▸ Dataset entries
□ □ □

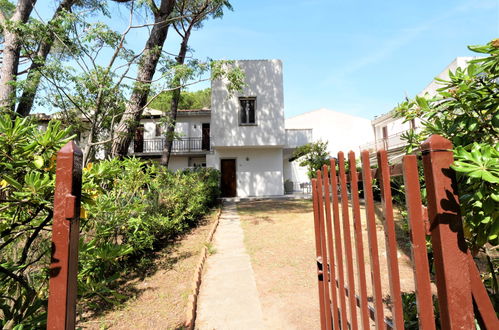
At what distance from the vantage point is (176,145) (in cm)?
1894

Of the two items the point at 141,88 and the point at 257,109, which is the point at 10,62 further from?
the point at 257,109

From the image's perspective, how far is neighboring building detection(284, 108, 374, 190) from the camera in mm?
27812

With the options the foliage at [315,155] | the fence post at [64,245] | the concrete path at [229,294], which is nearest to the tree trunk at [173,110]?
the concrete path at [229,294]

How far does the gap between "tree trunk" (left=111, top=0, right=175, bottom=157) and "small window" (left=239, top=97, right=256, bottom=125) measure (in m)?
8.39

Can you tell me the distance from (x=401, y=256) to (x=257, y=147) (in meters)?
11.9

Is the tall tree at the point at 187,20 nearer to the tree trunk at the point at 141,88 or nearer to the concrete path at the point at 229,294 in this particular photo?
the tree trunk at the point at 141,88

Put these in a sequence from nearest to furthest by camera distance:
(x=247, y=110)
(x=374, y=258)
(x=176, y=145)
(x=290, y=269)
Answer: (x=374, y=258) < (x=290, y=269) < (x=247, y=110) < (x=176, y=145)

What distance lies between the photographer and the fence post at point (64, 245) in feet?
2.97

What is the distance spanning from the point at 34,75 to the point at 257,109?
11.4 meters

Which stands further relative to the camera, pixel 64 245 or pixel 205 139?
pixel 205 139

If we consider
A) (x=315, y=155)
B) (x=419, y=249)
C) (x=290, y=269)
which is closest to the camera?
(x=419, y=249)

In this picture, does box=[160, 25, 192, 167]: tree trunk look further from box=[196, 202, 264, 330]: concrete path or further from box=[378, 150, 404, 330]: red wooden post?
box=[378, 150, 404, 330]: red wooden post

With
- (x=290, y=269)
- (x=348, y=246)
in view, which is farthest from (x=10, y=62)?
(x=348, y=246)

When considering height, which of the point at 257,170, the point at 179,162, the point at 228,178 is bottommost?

□ □ □

▸ AIM OF THE TASK
Copy every record above word for word, leaving the pictures out.

▸ SOLUTION FOR THIS TASK
At what distance from the vantage point is (176,145) (in cm)?
1894

Of the two items the point at 141,88 and the point at 257,109, which is the point at 10,62 further from?
the point at 257,109

From the image's perspective, how far is neighboring building detection(284, 108, 374, 190) from the camera in mm?
27812

With the options the foliage at [315,155] | the fence post at [64,245] | the concrete path at [229,294], which is nearest to the tree trunk at [173,110]?
the concrete path at [229,294]

How far does the gap between "tree trunk" (left=111, top=0, right=175, bottom=157) and "small window" (left=239, top=97, right=256, bottom=125) measure (in m)?
8.39

Can you tell me the distance from (x=401, y=256) to (x=257, y=147) (in meters)?
11.9

Is the tall tree at the point at 187,20 nearer to the tree trunk at the point at 141,88 or nearer to the concrete path at the point at 229,294 in this particular photo?
the tree trunk at the point at 141,88

Put these in a sequence from nearest to furthest by camera distance:
(x=247, y=110)
(x=374, y=258)
(x=176, y=145)
(x=290, y=269)
Answer: (x=374, y=258) < (x=290, y=269) < (x=247, y=110) < (x=176, y=145)

What distance lies between the photographer and the fence post at point (64, 245) in feet?
2.97

What is the distance spanning from the point at 34,75 to the point at 257,109?
11.4 meters

Which stands further relative to the camera, pixel 64 245 or pixel 205 139?
pixel 205 139

If we consider
A) (x=315, y=155)
B) (x=419, y=249)
C) (x=290, y=269)
which is closest to the camera?
(x=419, y=249)

In this picture, does box=[160, 25, 192, 167]: tree trunk look further from box=[196, 202, 264, 330]: concrete path or further from box=[378, 150, 404, 330]: red wooden post?
box=[378, 150, 404, 330]: red wooden post

With
- (x=290, y=269)
- (x=348, y=246)
in view, which is farthest from (x=10, y=62)?
(x=348, y=246)

When considering height, which of the point at 257,170, the point at 179,162, the point at 228,178 is bottommost?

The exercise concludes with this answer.